Four years ago, shortly before the presidential campaign, John McCain was participating in a town-hall forum, and heard from a voter who wanted to share a concern. “I can’t trust Obama,” she said. “I have read about him and he’s not, he’s not uh, he’s an Arab.”
The Republican nominee, to his credit, took back the microphone and said, “No, ma’am. He’s a decent family man [and] a citizen that I just happen to have disagreements with on fundamental issues and that’s what this campaign’s all about. He’s not [an Arab].”
Mitt Romney in 2012 is a very different kind of candidate, and we were reminded of that this afternoon.

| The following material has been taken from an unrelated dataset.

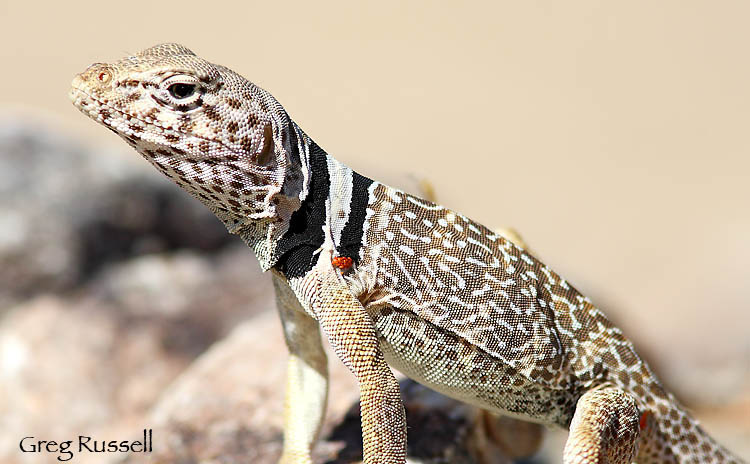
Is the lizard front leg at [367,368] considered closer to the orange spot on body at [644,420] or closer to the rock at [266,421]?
the rock at [266,421]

For those who can’t watch clips online, the presumptive Republican nominee held an event in Ohio today, and heard from a woman who thinks President Obama “should be tried for treason.”
It was an opportunity for the former governor to show some leadership – as McCain did in October 2008 – and reject this garbage publicly. But true to form, Romney responded to the voter’s question as if he didn’t have a problem with her ridiculous rhetoric.

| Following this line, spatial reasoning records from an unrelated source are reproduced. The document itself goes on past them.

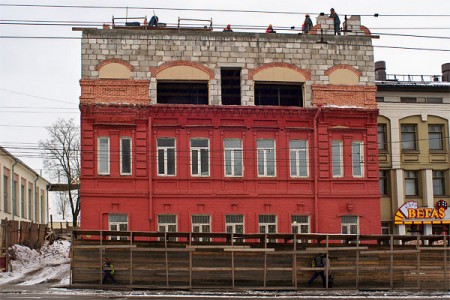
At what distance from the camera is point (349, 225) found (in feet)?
112

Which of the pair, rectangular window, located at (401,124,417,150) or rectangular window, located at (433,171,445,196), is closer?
rectangular window, located at (401,124,417,150)

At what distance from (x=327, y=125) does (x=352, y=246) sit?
23.5 feet

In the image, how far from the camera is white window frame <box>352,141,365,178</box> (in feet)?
113

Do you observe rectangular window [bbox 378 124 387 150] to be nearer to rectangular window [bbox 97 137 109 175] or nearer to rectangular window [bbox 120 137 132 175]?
rectangular window [bbox 120 137 132 175]

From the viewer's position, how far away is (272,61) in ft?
113

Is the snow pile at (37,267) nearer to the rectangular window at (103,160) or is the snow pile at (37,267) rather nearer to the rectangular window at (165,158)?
the rectangular window at (103,160)

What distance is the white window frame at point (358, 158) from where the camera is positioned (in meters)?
34.6

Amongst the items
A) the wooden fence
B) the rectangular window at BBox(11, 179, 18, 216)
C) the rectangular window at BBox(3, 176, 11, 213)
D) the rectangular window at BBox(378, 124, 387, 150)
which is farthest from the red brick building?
the rectangular window at BBox(11, 179, 18, 216)

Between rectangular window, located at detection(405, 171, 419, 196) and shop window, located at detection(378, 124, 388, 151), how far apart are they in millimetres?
2100

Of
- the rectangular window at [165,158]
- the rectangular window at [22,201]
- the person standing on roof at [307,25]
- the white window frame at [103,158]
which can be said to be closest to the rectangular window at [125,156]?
the white window frame at [103,158]

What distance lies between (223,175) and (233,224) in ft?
7.97

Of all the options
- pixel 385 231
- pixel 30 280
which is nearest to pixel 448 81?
pixel 385 231

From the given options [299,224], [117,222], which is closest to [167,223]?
[117,222]

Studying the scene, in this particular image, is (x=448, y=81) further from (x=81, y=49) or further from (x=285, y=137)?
(x=81, y=49)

Later, after the Q&A was over, Romney was pressed by reporters on whether he agreed with his supporter’s “treason” line. He said, “No, of course not.”
That’s nice, I suppose, but having courage after the fact isn’t the quite the same thing as showing some guts when the moment calls for it.
It’s not the first time Romney shrank when confronted with an opportunity to lead, and I have a strong suspicion it won’t be the last.